Extract the full listing below without altering a single character.

----

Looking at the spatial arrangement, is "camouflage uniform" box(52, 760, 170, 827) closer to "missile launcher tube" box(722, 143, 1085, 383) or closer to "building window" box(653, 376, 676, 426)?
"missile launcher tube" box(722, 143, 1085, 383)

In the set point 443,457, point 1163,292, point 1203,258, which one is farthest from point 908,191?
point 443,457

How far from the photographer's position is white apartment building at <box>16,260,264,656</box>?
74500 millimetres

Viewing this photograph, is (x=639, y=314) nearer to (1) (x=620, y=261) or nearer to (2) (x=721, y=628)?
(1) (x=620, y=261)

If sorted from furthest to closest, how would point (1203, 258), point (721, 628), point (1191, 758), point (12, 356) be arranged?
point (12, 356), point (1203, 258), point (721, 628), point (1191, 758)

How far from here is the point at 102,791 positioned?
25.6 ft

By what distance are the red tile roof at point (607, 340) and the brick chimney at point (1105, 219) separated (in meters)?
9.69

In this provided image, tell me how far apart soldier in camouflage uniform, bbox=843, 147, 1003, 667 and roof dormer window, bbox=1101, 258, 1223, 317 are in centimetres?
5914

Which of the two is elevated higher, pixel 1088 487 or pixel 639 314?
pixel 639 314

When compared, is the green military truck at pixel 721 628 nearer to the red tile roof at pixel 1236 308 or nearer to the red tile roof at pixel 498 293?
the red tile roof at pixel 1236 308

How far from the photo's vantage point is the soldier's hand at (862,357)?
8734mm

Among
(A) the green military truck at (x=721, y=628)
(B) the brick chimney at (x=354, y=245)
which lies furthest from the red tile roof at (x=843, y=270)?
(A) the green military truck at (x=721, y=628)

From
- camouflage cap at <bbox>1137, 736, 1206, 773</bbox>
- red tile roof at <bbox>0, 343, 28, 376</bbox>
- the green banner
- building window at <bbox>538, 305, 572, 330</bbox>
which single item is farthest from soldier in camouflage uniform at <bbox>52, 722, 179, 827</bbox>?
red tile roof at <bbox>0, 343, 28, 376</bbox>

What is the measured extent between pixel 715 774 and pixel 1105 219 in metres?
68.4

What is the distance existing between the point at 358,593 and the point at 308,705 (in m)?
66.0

----

§ RESPONSE TO THIS EXERCISE
Looking at the spatial arrangement, is "camouflage uniform" box(52, 760, 170, 827) closer to "missile launcher tube" box(722, 143, 1085, 383) or closer to "building window" box(653, 376, 676, 426)?
"missile launcher tube" box(722, 143, 1085, 383)

In the set point 443,457, point 1163,292, point 1203,258, which one is farthest from point 908,191?
point 443,457

How far from the photographer's position is white apartment building at <box>16,260,264,656</box>?
74500 millimetres

Viewing this photograph, is (x=639, y=314) nearer to (1) (x=620, y=261) or nearer to (2) (x=721, y=628)?
(1) (x=620, y=261)

If sorted from furthest to closest, how would point (1203, 258), point (721, 628), point (1191, 758), point (12, 356) be arranged?
point (12, 356), point (1203, 258), point (721, 628), point (1191, 758)

How far from here is the point at 102,791 positioned?
25.6 ft

By what distance are the red tile roof at point (607, 340) and the brick chimney at point (1105, 219) separated (in meters)?
9.69

In this provided image, tell me how far apart soldier in camouflage uniform, bbox=843, 147, 1003, 667 and roof dormer window, bbox=1101, 258, 1223, 317 are in centimetres?
5914

Which of the two is elevated higher, pixel 1088 487 or pixel 639 314?
pixel 639 314

When compared, is the green military truck at pixel 721 628 nearer to the red tile roof at pixel 1236 308 or nearer to the red tile roof at pixel 498 293?
the red tile roof at pixel 1236 308

How far from the photo's vantage point is the soldier's hand at (862,357)?
8734mm

Among
(A) the green military truck at (x=721, y=628)
(B) the brick chimney at (x=354, y=245)
which lies furthest from the red tile roof at (x=843, y=270)?
(A) the green military truck at (x=721, y=628)

From
- camouflage cap at <bbox>1137, 736, 1206, 773</bbox>
- red tile roof at <bbox>0, 343, 28, 376</bbox>
- the green banner
- building window at <bbox>538, 305, 572, 330</bbox>
which single item is farthest from soldier in camouflage uniform at <bbox>52, 722, 179, 827</bbox>?
red tile roof at <bbox>0, 343, 28, 376</bbox>

What is the measured extent between pixel 715 774 and pixel 1105 219 in metres?
68.4

What is the distance existing between the point at 358,593 and the point at 308,705 (in m)?
66.0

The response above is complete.